Garden: A stunning shady lady

Lori Murray, Cameron County Master Gardener, Texas Superstar Specialist

One of my all-time favorite plants for winter in the Valley is the impatients. In the Midwest it’s a summer-only plant and in some climates even a houseplant, but here we can plant it in the fall and have mounds and banks of glorious color until the heat ramps up in April and May. Its only drawback is that it’s an annual, but when good things come to an end, you can remember that you had sensational color all the way through the winter months.

Impatients like shade and moisture – but not too much. They do very well on the north side of my house – except when we have a spate of cold weather; then I have to cover them because, like many of our plants, they really feel the cold. (They are actually best suited to zones 10 and 11, but will do fine here in 9b with a little extra care.) They do well in both pots and beds and their profuse blooms make up for the extra care they might require.

As container plants, they excel in medium to all but the heaviest shade. They will cascade over the sides of a container and provide a lush look that has taken little effort on the gardener’s part.

Buy bedding plants in October and plant them either in pots or in rich, well-drained soil. Try to give them some shelter from the wind, and handle them carefully because their stems will break if you handle them too much. The closer you place them in the bed, the taller they will grow, so place them 8 to 12 inches apart in your flower bed to make them stay low to the ground. (They can get as tall as 30 inches if you crowd them).

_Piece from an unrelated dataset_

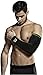 Elbow Compression Sleeve (1 Pair) Blitzu POWER + Biceps Arm Brace Support. Premium Shooter Sleeves. For Basketball, Baseball, Tennis, Yoga, Golf. (Black, Large ( Bicep 13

I like to throw a few handfuls of time-release granular fertilizer at them to help them show their best colors. They are generally easy to grow, but have a few drawbacks. They like to be kept moist, but not too wet. If they dry out, they will lose their leaves; if you over-water, they could develop a fungus or just plain rot. Too much sun will wither them so fast it will make you cry, so plant them in a spot that gets half a day or less of full sun – preferably morning sun. This is a plant that really should be mulched.

Impatients, nicknamed “Busy Lizzie,” provide colorful flowers in shades of pink, white, red, purple, and orange. Some bicolor as well as double-flowered impatients have been developed also. The foliage is medium green. They are not invasive and are generally easy to care for. You can pinch them back if they seem too leggy.

The hardest part about having them is pulling them out when the heat gets to be too much for them, but they have provided so much color for so many months, that you will definitely have gotten your money’s worth and you can look forward to planting them again the next fall.